Le légendaire champion d'échecs Bobby Fischer est mort en Islande (AFP) – 18 janv. 2008 REYKJAVIK (AFP) — Le légendaire champion d'échecs Bobby Fischer est mort à l'âge de 64 ans en Islande où il avait vécu ses dernières années comme un misanthrope paranoïaque rejeté par son pays d'origine, les Etats-Unis. "Je confirme qu'il est mort hier (jeudi) à son domicile des suites d'une maladie", a déclaré un de ses proches, Gardar Sverrisson, à l'AFP.
De son côté, Einar Einarsson, président du Robert James Fischer (RJF), groupe qui avait soutenu l'entrée du joueur en Islande, a révélé à l'AFP qu'il était mort des suites d'une défaillance rénale. "Il n'était pas du genre à vouloir un suivi médical. Il ne croyait pas en la médecine occidentale", a ajouté M. Einarsson, devenu un ami de Bobby Fischer mais qui a indiqué ne pas l'avoir beaucoup fréquenté ces derniers mois. Le joueur n'était pas très loquace, selon l'une de ses voisines.
Bien que ne l'ayant jamais affronté, le joueur russe Garry Kasparov a rendu hommage à la carrière de Fischer, "la plus grande de l'histoire des échecs"."Il a combiné des coups de grande qualité avec des éléments d'attaque psychologique et il a fait preuve d'une force absolument irrésistible", a-t-il encore estimé. M. Kasparov a également jugé que Fischer pouvait être considéré comme "le fondateur des échecs professionnels".
Le joueur serbe Svetozar Gligoric, 85 ans, ami de Bobby Fischer, s'est dit "affligé". "Il avait des problèmes avec la Fédération internationale des Echecs et avec les autorités américaines, mais personne ne mettait en doute son mérite", a-t-il commenté. Einar Einarsson a expliqué à l'AFP que Bobby Fischer était "plutôt content" de vivre en Islande. Mais il se sentait probablement un peu coincé ici dans la mesure où il n'était pas autorisé à voyager". Selon lui, Bobby Fischer ne s'était finalement jamais marié à la présidente de la Fédération japonaise d'échecs, Miyoko Wata, qu'il avait rencontrée lorsqu'il était en prison au Japon. Elle devait se rendre en Islande dans les jours à venir.
Connu pour son fort caractère, l'ancien champion du monde d'échecs, qui portait une grande barbe blanche hirsute, avait été pour les Américains l'un des symboles de la lutte contre le communisme pendant la Guerre froide en battant les plus grands champions soviétiques. En 1972, à Reykjavik, ce génie américain de 29 ans avait brisé 24 ans d'hégémonie soviétique en battant Boris Spassky, alors meilleur représentant de l'école russe, au cours d'un championnat du monde d'anthologie et apothéose de sa carrière. Après cette victoire, Fischer disparaît de la scène.

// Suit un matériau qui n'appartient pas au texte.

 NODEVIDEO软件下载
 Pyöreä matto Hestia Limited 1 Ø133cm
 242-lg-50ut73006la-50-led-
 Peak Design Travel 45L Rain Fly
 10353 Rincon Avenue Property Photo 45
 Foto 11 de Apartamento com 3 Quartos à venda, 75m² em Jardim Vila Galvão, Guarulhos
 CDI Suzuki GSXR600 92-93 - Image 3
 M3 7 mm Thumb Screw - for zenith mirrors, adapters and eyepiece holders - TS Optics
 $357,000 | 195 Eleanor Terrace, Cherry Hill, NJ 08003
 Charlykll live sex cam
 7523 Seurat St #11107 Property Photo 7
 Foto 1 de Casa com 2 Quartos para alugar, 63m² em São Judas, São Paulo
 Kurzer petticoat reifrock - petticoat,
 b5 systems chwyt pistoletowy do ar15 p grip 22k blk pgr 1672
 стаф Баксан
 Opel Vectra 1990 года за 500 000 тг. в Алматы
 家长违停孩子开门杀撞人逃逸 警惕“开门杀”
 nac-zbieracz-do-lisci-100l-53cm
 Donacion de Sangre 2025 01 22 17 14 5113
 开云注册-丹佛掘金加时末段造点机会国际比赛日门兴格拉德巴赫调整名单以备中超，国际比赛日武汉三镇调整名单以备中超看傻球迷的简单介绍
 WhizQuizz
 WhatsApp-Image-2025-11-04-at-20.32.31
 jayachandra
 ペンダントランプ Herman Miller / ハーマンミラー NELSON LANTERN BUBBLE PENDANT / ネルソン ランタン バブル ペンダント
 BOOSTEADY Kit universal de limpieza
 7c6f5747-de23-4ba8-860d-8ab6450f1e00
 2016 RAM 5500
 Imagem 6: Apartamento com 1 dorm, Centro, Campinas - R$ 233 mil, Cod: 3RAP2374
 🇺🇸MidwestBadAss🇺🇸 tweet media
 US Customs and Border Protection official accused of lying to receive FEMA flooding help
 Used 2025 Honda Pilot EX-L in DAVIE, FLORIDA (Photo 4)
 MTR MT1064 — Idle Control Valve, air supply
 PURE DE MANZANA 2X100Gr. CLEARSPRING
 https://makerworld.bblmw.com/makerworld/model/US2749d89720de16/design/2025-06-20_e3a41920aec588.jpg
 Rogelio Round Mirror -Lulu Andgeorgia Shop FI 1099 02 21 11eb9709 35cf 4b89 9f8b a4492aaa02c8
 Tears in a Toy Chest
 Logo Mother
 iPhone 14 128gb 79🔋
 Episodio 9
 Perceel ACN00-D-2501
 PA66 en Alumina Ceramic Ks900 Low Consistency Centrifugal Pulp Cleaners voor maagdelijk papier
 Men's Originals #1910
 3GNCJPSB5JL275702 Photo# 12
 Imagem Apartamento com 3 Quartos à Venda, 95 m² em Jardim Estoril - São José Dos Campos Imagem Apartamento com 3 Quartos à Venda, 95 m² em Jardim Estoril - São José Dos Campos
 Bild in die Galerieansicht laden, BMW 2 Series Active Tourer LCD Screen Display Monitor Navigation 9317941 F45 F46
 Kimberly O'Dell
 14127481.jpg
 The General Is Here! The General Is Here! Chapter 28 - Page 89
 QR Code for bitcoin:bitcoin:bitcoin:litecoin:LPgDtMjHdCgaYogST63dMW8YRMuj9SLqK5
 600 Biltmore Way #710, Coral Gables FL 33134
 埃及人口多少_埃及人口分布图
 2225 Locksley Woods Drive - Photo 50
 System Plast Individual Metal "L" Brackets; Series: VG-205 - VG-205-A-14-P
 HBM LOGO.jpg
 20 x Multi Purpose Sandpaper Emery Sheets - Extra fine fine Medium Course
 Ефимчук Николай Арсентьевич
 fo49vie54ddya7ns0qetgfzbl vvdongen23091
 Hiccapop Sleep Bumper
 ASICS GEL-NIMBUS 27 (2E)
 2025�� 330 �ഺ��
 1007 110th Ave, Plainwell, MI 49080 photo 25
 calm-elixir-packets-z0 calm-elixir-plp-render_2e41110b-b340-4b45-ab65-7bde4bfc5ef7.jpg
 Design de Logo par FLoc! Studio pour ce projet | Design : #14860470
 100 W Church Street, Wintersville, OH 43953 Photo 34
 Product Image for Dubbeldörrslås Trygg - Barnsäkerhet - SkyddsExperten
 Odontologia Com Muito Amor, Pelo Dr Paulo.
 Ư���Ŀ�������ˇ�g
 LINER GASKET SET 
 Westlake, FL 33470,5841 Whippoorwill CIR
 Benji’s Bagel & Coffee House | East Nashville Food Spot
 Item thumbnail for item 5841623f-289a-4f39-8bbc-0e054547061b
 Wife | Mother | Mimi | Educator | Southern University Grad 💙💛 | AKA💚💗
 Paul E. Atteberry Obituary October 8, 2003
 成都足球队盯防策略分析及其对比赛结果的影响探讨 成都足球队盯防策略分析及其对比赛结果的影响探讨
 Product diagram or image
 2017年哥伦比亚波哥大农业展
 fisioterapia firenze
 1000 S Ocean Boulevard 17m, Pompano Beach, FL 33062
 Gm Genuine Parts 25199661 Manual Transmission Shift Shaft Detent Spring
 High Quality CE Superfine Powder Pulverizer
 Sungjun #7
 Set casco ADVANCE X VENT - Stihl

En 1975, il conteste les règles de la Fédération internationale des échecs (FIDE), ce qui lui vaut d'être dépossédé de son titre, attribué au Soviétique Anatoli Karpov. Pendant 20 ans, rien ne le fera revenir, ni les millions de dollars offerts par des organisateurs de Las Vegas ou Manille, ni une situation personnelle précaire après avoir été ruiné par une secte. Imprévisible et taciturne, le champion vivait reclus, fuyant les journalistes et les médias et les accusant de "monter le public" contre lui.
En 1992, il revient sur le devant de la scène pour disputer au Monténégro un "match revanche" contre Spassky avec qui il est devenu ami. Cette revanche "vingt ans après" -pour laquelle il touche 3,35 millions de dollars- se déroule dans l'ex-Yougoslavie au mépris d'un embargo économique de l'ONU alors en vigueur. Après avoir encaissé la prime de vainqueur, il est inculpé par la justice américaine de transaction commerciale illégale et sous le coup d'un mandat d'arrêt. Il est arrêté en juillet 2004 à l'aéroport international de Tokyo-Narita quand il tente de quitter le pays muni d'un passeport américain annulé. Pour éviter la prison, il avait finalement trouvé refuge en Islande où il vivra dans la discrétion. La date et le lieu de ses obsèques n'étaient pas encore connus.